Kleiger Gary, Panina Ekaterina M, Mallick Parag, Eisenberg David
Howard Hughes Medical Institute, University of California, Los Angeles-Department Of Energy, Institute of Genomics and Proteomics, UCLA, Los Angeles, California 90095, USA.
Protein Sci. 2004 Jan;13(1):221-9. doi: 10.1110/ps.03274104.

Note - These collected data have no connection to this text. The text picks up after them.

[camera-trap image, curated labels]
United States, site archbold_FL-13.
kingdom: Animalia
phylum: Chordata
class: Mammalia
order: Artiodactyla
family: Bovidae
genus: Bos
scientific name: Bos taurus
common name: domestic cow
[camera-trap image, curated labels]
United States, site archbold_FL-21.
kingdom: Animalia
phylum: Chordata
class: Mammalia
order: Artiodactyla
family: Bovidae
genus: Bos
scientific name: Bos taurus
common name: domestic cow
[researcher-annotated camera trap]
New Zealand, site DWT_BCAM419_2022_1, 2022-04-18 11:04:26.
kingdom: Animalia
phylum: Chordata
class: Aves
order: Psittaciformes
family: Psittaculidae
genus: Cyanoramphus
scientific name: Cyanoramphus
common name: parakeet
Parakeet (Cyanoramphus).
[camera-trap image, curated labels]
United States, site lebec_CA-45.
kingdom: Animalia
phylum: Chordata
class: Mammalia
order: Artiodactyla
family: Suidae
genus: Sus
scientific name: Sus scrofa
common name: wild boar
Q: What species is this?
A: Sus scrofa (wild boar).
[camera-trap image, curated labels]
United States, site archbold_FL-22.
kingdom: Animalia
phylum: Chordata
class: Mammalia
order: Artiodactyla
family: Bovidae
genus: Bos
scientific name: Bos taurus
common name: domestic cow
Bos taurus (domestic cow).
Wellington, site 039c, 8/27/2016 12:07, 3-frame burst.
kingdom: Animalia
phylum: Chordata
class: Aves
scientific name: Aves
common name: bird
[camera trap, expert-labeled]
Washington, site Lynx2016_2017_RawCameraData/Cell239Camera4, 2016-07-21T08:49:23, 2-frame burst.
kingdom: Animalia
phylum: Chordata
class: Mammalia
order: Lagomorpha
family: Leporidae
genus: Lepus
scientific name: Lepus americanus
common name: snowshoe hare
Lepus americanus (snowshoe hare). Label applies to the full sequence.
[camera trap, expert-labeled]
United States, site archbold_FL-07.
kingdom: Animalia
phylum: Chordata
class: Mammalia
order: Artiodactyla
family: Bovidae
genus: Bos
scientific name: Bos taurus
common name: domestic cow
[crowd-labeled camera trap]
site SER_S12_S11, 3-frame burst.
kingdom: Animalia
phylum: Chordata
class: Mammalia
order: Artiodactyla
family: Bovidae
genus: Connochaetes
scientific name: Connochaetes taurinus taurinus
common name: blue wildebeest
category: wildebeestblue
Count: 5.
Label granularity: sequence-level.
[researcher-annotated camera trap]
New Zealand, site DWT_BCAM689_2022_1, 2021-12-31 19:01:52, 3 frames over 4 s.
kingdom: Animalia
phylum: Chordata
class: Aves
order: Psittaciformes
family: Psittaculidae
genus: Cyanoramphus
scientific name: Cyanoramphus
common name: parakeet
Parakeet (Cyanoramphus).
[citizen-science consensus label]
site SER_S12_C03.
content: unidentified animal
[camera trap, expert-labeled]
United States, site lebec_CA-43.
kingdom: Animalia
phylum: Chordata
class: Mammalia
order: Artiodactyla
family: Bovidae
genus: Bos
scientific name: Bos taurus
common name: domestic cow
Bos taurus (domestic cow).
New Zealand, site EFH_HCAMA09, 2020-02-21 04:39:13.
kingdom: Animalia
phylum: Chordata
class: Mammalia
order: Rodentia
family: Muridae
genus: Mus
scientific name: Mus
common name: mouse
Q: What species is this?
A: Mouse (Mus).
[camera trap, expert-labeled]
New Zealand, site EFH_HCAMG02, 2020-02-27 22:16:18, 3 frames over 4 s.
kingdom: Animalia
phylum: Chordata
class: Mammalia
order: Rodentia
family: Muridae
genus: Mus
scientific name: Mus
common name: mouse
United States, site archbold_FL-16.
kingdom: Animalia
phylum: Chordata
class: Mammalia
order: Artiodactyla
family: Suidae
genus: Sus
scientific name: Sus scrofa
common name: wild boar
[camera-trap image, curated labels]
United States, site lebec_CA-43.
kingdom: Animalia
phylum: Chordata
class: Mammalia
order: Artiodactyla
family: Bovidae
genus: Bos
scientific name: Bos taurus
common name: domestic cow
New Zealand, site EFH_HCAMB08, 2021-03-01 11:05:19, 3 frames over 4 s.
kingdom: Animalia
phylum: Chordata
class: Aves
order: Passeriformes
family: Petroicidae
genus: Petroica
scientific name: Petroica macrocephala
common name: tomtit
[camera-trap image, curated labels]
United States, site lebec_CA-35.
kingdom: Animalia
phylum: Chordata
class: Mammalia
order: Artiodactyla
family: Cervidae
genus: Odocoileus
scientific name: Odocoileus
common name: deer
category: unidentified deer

The identification of the enzymes involved in the metabolism of simple and complex carbohydrates presents one bioinformatic challenge in the post-genomic era. Here, we present the PFIT and PFRIT algorithms for identifying those proteins adopting the alpha/beta barrel fold that function as glycosidases. These algorithms are based on the observation that proteins adopting the alpha/beta barrel fold share positions in their tertiary structures having equivalent sets of atomic interactions. These are conserved tertiary interaction positions, which have been implicated in both structure and function. Glycosidases adopting the alpha/beta barrel fold share more conserved tertiary interactions than alpha/beta barrel proteins having other functions. The enrichment pattern of conserved tertiary interactions in the glycosidases is the information that PFIT and PFRIT use to predict whether any given alpha/beta barrel will function as a glycosidase or not. Using as a test set a database of 19 glycosidase and 45 nonglycosidase alpha/beta barrel proteins with low sequence similarity, PFIT and PFRIT can correctly predict glycosidase function for 84% of the proteins known to function as glycosidases. PFIT and PFRIT incorrectly predict glycosidase function for 25% of the nonglycosidases. The program PSI-BLAST can also correctly identify 84% of the 19 glycosidases, however, it incorrectly predicts glycosidase function for 50% of the nonglycosidases (twofold greater than PFIT and PFRIT). Overall, we demonstrate that the structure-based PFIT and PFRIT algorithms are both more selective and sensitive for predicting glycosidase function than the sequence-based PSI-BLAST algorithm.
在后基因组时代,识别参与简单和复杂碳水化合物代谢的酶是一项生物信息学挑战。在此,我们提出了PFIT和PFRIT算法,用于识别那些采用α/β桶状折叠且具有糖苷酶功能的蛋白质。这些算法基于这样的观察结果:采用α/β桶状折叠的蛋白质在其三级结构中具有共享的原子相互作用等效集的位置。这些是保守的三级相互作用位置,它们与结构和功能都有关联。采用α/β桶状折叠的糖苷酶比具有其他功能的α/β桶状蛋白质共享更多保守的三级相互作用。糖苷酶中保守三级相互作用的富集模式是PFIT和PFRIT用于预测任何给定的α/β桶状结构是否会发挥糖苷酶功能的信息。以一个包含19种糖苷酶和45种低序列相似性的非糖苷酶α/β桶状蛋白质的数据库作为测试集,PFIT和PFRIT能够正确预测84%已知具有糖苷酶功能的蛋白质的糖苷酶功能。PFIT和PFRIT错误地预测了25%的非糖苷酶的糖苷酶功能。程序PSI-BLAST也能正确识别19种糖苷酶中的84%,然而,它错误地预测了50%的非糖苷酶的糖苷酶功能(比PFIT和PFRIT高出两倍)。总体而言,我们证明基于结构的PFIT和PFRIT算法在预测糖苷酶功能方面比基于序列的PSI-BLAST算法更具选择性和敏感性。